I will talk about my thought process behind array based problems and then explain my troubles with tree based DP problems.
My thought process for array problems
The way I think about DP in array based problems is as follows. Let us consider a problem like Minimum Path Sum. Here the objective is to get from the top left to bottom right positions in a matrix such that we minimize the cost of the path. We can only move left and right.
The way I would approach problems like this is as follows:
- First I would construct a recurrence. In this case the recurrence is as follows
The recurrence is:
f(i, j) = a[i][j] // if i == m and j == n f(i, j) = a[i][j] + f(i, j+1) // if i == m f(i, j) = a[i][j] + f(i+1, j) // if j == n f(i, j) = a[i][j] + Math.min( f(i, j+1), f(i+1, j) ) // Otherwise
Next I look at the last equation
f(i, j) = a[i][j] + Math.min( f(i, j+1), f(i+1, j) )which tells me the problem can be solved using DP as there are overlapping subproblems in
f(i+1, j) and f(i, j+1). There is also an optimal substructure.
I can also tell the time/space complexity just by looking at the recurrence.
- Because we must compute all states which is all (i,j) pairs and because time per state is O(1) (adding a[i][j] to result) the time complexity is O(n^2).
- Looking at the recurrence, i depends only on i+1 and not on i+2, i+3 … similarly j depends only on j+1 and not on j+2, j+3… so we can get away with using only 1 extra row (either i+1 or j+1) instead of the entire matrix so space complexity is O(n).
Hence I would come up with a n^2 time and n space solution. I can do this without any problems.

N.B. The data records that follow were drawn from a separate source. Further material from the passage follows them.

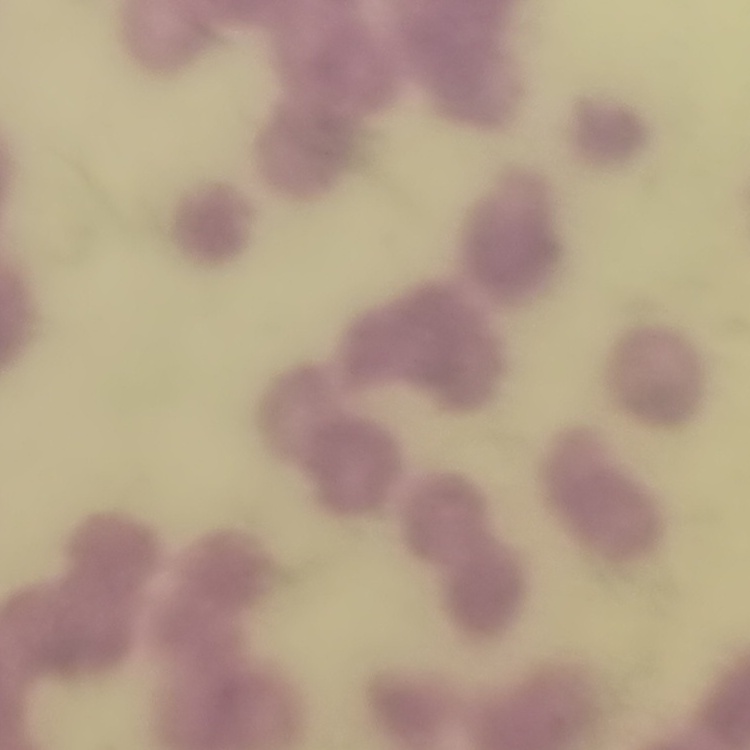

Summary:
  - Erythrocyte morphology: rouleaux formation
  - Preparation: thin blood film
  - Stain: Field's or Giemsa
  - Image type: square crop of a larger photomicrograph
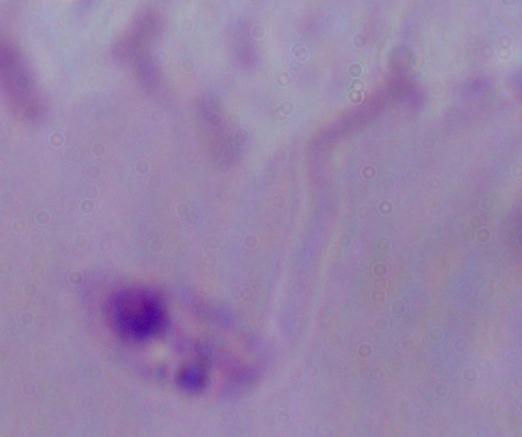
1000x magnification. A Leishmania parasite is shown. Micrograph.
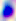

identification = Toxoplasma gondii
modality = micrograph
magnification = 400x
Assess this cell for malaria.
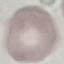

It is uninfected.

{
  "image_type": "automatically extracted cell patch, resized to 64 × 64 pixels",
  "stain": "Giemsa",
  "capture": "smartphone through the microscope eyepiece",
  "preparation": "thin blood smear"
}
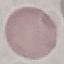

malaria status = uninfected
stain = Giemsa
image type = automatically extracted cell patch, resized to 64 × 64 pixels
preparation = thin smear
capture = smartphone through the microscope eyepiece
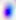

Summary:
  - Modality: micrograph
  - Magnification: 400x
  - Identification: Toxoplasma gondii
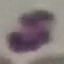
result = no malaria parasites seen
capture = smartphone through the microscope eyepiece
preparation = thin blood film
image type = automatically extracted cell patch, resized to 64 × 64 pixels
stain = Giemsa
Report the malaria status of this cell.
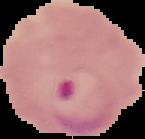

It is parasitized.

From a thin blood smear. Image is 145×139 pixels. The area outside the segmented cell region is set to black.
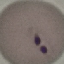
Summary:
  - Malaria status: parasitized
  - Image type: cell patch, automatically extracted from a larger field of view and resized to 64 × 64 pixels
  - Capture: smartphone through the microscope eyepiece
  - Preparation: thin smear
  - Stain: Giemsa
State the preparation type.
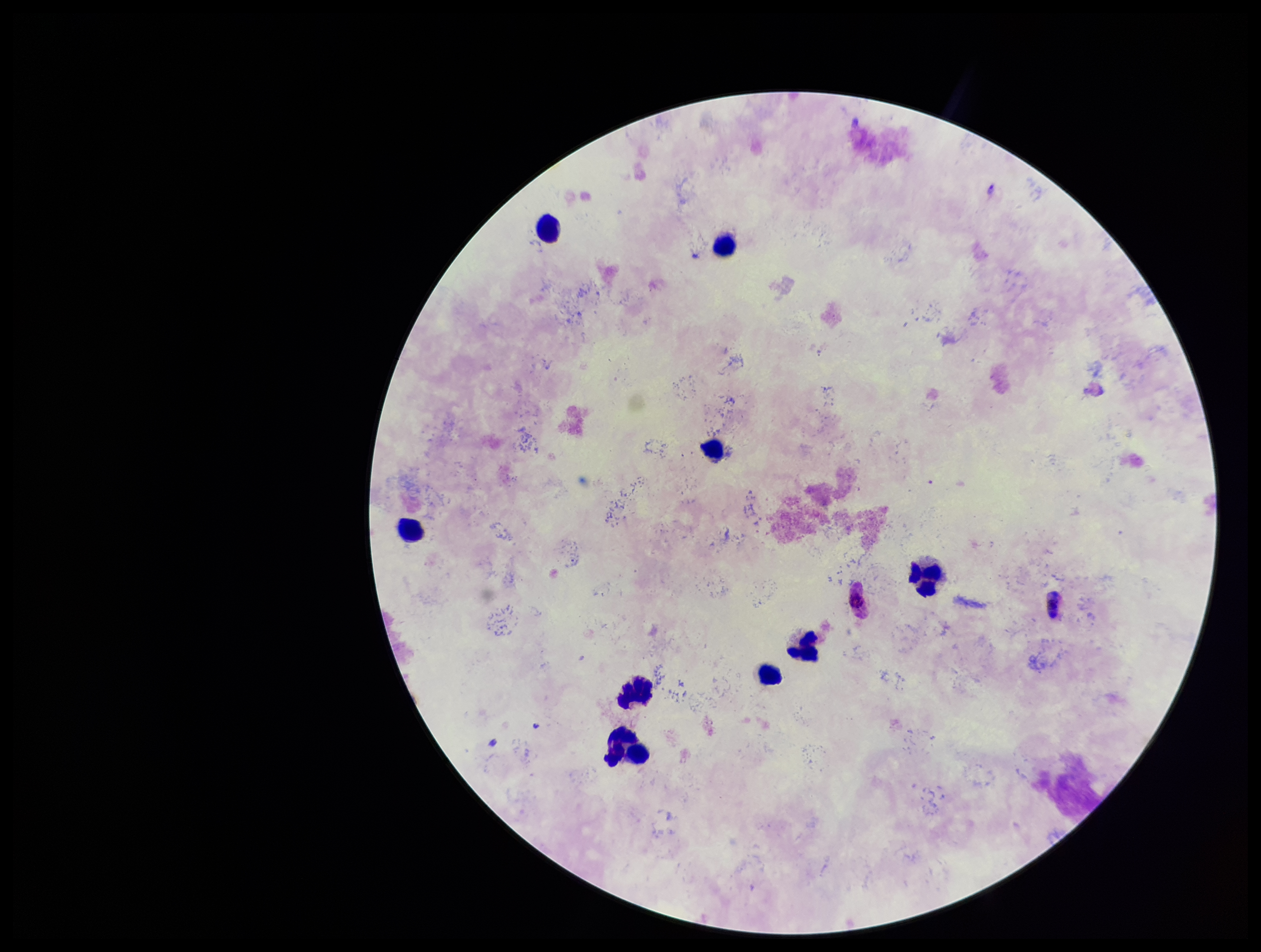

My thought process for tree problems
However I am having a hard time applying the same thought process to tree based DP problems. As an example let us consider the problem Diameter of Binary Tree where the objective is to find the longest path between any 2 nodes in the tree.

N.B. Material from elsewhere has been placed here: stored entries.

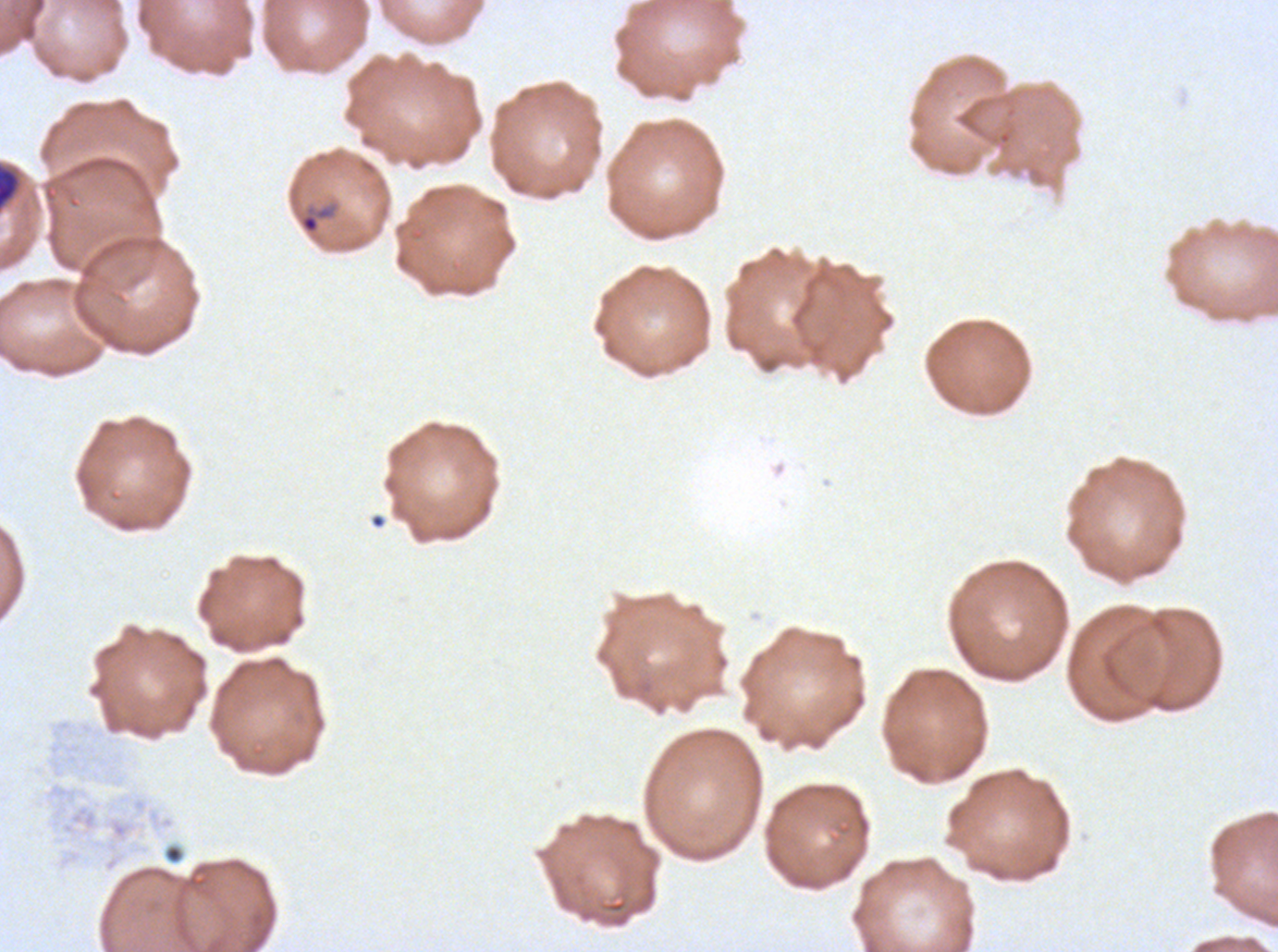
Approximate bounding boxes as (x1, y1, x2, y2) in pixels. Early schizont locations: (0, 168, 18, 208). Ring locations: (298, 204, 335, 235). Ex-vivo P. falciparum culture from a patient in The Gambia, grown for 24 to 48 hours. Image is 1278×952 pixels. A sub-image separated from a larger composite. Giemsa-stained preparation. Thin blood smear. Life-cycle stages observed: ring, early schizont.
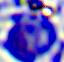
Micrograph. 400x magnification. A leukocyte is seen.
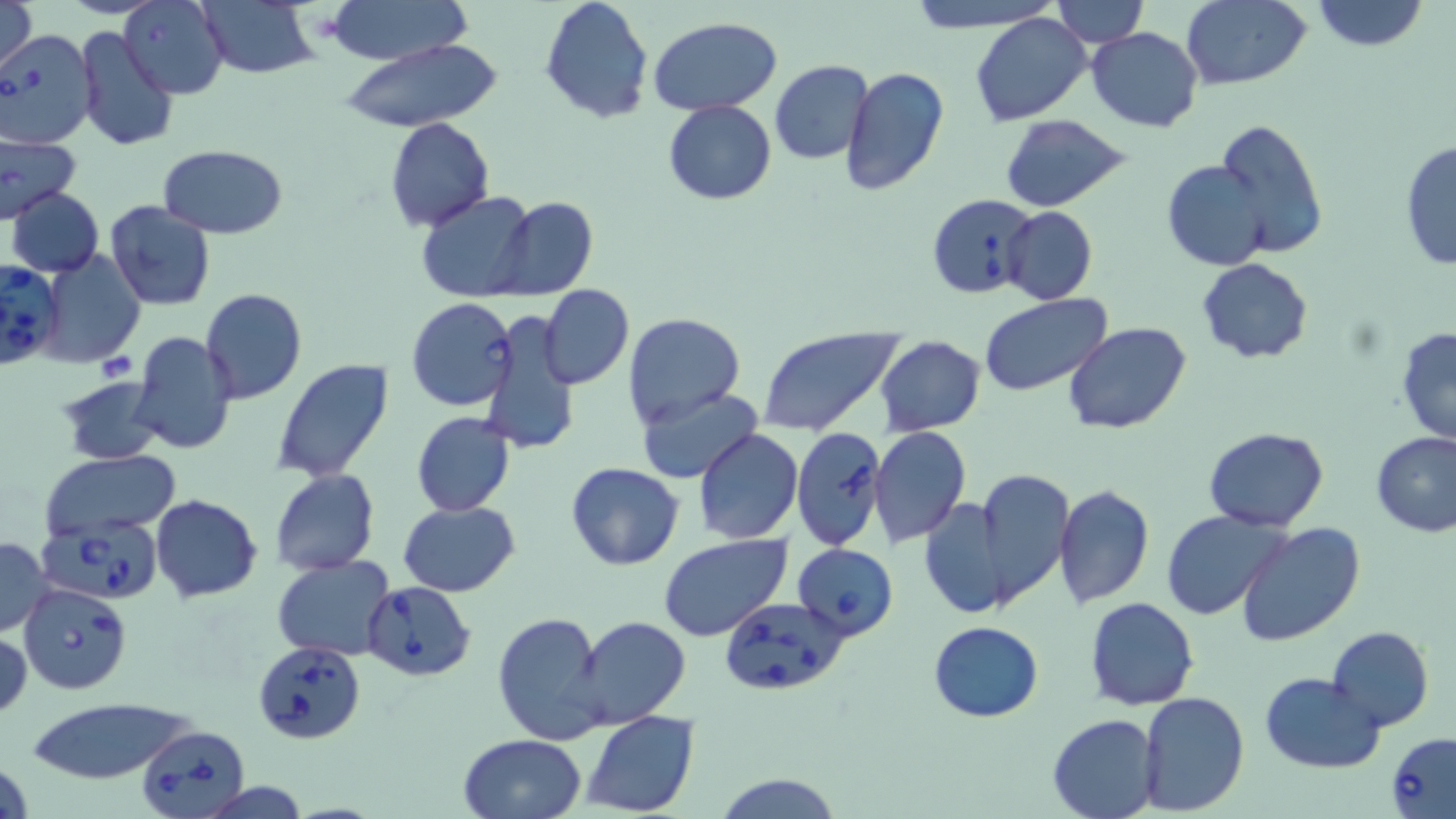

Approximate bounding boxes as (x1, y1, x2, y2) in pixels. Uninfected red blood cell locations: (1, 0, 39, 76), (321, 0, 474, 64), (538, 0, 654, 123), (899, 0, 1063, 30), (1183, 0, 1314, 90), (1311, 0, 1428, 52), (120, 1, 228, 100), (193, 1, 321, 81), (1048, 1, 1151, 47), (970, 12, 1093, 126), (648, 15, 782, 115), (74, 24, 181, 151), (1085, 27, 1204, 132), (340, 35, 504, 132), (770, 59, 875, 165), (840, 65, 951, 197), (663, 100, 777, 204), (999, 114, 1133, 212), (1211, 117, 1330, 258), (383, 118, 494, 231), (0, 131, 82, 221), (1399, 139, 1455, 270), (158, 143, 288, 238), (1163, 159, 1275, 270), (7, 187, 103, 277), (414, 190, 540, 304), (489, 196, 597, 300), (104, 200, 215, 311), (1001, 207, 1097, 305), (37, 251, 146, 367), (1195, 258, 1314, 366), (540, 284, 633, 389), (200, 288, 307, 405), (978, 293, 1112, 396), (478, 309, 581, 455), (623, 310, 746, 429), (1063, 321, 1192, 435), (1396, 325, 1456, 446), (756, 327, 903, 436), (129, 330, 239, 455), (875, 336, 986, 436), (270, 357, 396, 483), (57, 376, 165, 467), (636, 389, 760, 480), (410, 411, 516, 516), (1204, 426, 1329, 530), (870, 427, 970, 547), (694, 429, 803, 544), (1372, 432, 1456, 537), (38, 451, 182, 541), (566, 462, 684, 569), (269, 470, 379, 575), (964, 470, 1077, 610), (1054, 485, 1154, 609), (150, 494, 262, 604), (917, 498, 1013, 622), (397, 500, 522, 597), (1163, 510, 1287, 619), (1235, 522, 1367, 647), (658, 534, 790, 642), (0, 535, 54, 637), (273, 556, 398, 659), (1085, 597, 1198, 711), (492, 609, 610, 746), (573, 617, 690, 729), (928, 621, 1043, 723), (1326, 626, 1433, 731), (1, 629, 31, 723), (1261, 672, 1384, 772), (1138, 691, 1249, 813), (24, 695, 195, 786), (581, 710, 701, 818), (1048, 713, 1160, 818), (459, 734, 587, 819), (1, 753, 32, 819), (713, 772, 844, 819), (199, 780, 312, 818). Babesia divergens-infected red blood cell locations: (0, 29, 98, 149), (926, 192, 1035, 301), (1, 262, 65, 369), (407, 297, 519, 412), (791, 428, 886, 551), (37, 514, 165, 603), (793, 543, 899, 638), (362, 580, 476, 681), (18, 582, 132, 694), (720, 595, 849, 696), (254, 639, 366, 743), (136, 722, 252, 818), (1387, 732, 1456, 818). Slide-level diagnosis: Babesia divergens. Image is 1456×819 pixels. Single field of view. May-Grünwald-Giemsa-stained preparation. Light microscopy. Thin blood film. Captured at 1000x magnification.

I can come up with a recurrence for this problem which is as follows:
f(n) = 0 // if n == null f(n) = max( 1+height(n.left) + height(n.right), // longest path passing through root f(n.left), // longest path in left subtree f(n.right) // longest path in right subtree
f(n.left) for example is computed by doing
1+height(n.left.left) + height(n.left.right) I can tell that DP must be used.
So my approach would be to create a cache of size ‘n’ that stores all the heights of the nodes. So the space complexity would be O(n).
However the optimal solution of this problem has a space complexity of O(1) and I am having a hard time figuring that out just by looking at the recurrence. How does the recurrence tell you that space complexity can be reduced and that O(1) space is enough and O(n) is not needed? How do you know what value(s) to store in this case? In array based problems I can get the answers to both these questions just by looking at the recurrence but for tree based dp it is not so obvious to me.
What can you tell about this problem just by looking at the recurrence for the tree problem? Putting aside my own thought process, if I gave you this recurrence and nothing else what conclusions would you reach and how would you write the program? I am curious about your thought process.
For array based problems I can tell just by looking at the recurrence both how much space I needed to solve the problem AND what exactly I needed to store (I need to store values of row i+1 in min path sum and nothing else). How can I do the same for the tree problem?